A recent study published in nature genetics study highlights a ß-defensin gene where increased copy numbers are related to psoriasis. The normal range is 2 – 12 copies with the risk increasing with each extra copy. I donÂ´t know if the given explanation is really correct: more genomic copies lead to more RNA, lead to more antimicrobial peptide, lead to skin inflammation. Maybe there is an unknown intermediate step: more antimicrobial peptide -> induce other inflammtory interleukins -> skin inflammation.
In any case, I agree with the editor that this is a careful done study. Most remarkable, however, is another fact – this gene would have been missed by linkage. Linkage studies have been the mainstay of complex disease genetics for the last decade while the authors now find
We have identified a psoriasis susceptibility locus not previously identified by linkage analysis … We simulated pedigrees … Only a minority of simulated studies involving 500 affected sibling pairs detect linkage at even ‘suggestive’ levels of significance (P < 0.05) ...total diploid copy number may not have a simple relationship with inheritance of parental alleles ...undetectable by even large linkage studies and may only be discovered by candidate-gene association studies.

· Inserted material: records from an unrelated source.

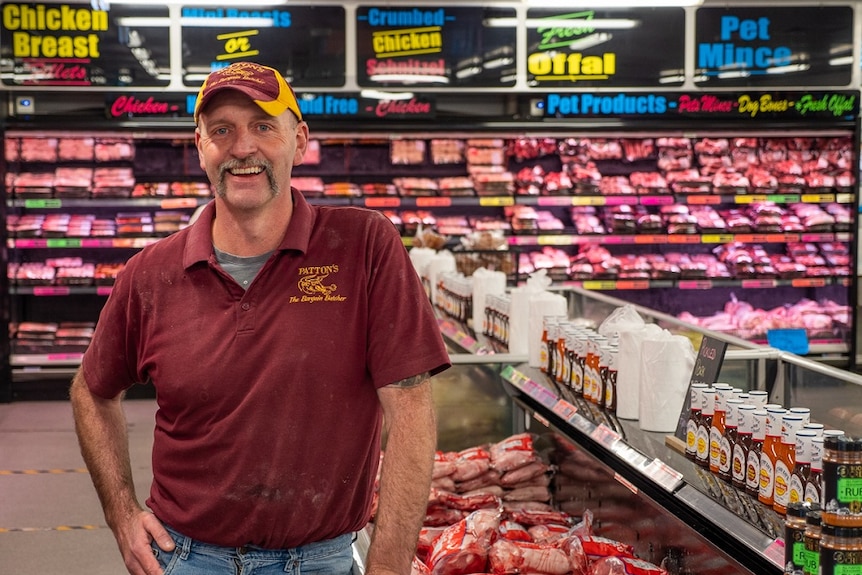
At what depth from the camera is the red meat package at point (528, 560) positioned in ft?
10.0

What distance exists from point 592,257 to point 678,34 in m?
1.87

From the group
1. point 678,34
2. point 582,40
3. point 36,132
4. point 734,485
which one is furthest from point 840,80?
point 734,485

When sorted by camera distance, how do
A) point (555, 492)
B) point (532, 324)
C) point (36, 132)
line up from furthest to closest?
point (36, 132), point (532, 324), point (555, 492)

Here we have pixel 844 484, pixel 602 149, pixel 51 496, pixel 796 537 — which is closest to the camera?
pixel 844 484

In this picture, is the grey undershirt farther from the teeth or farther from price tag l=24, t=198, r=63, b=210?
price tag l=24, t=198, r=63, b=210

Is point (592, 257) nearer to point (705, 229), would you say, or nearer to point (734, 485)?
point (705, 229)

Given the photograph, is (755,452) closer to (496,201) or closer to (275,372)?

Linkage is something different from association – it tests if recombination between two marker (a physical marker and a disease locus) is different from 0.5 – the expected recombination fraction of two loci segregating independently according to Mendel’s second law. The conclusion in the new paper is in full agreement what we already found in 2001. My doubt was not so much about Mendel’s second law but the recombination differences being really detectable.
It may be that high-density SNP association analysis in combination with functional genomic data may prove to be necessary to detect susceptibility loci (which may be of small effect) for many complex human diseases (Risch 2000). In the meantime, like true love, true linkage remains hard to find.
With “high-density SNP association analysis” we thought of SNPs prevalent in the particular population (which is not the case with the recent GWA panels). Furthermore we wanted functional evidence (not provided by any GWA). So, in contrast to some more enthusiastic comments about the recent progress in human genetics, I would repeat that true association remains hard to find.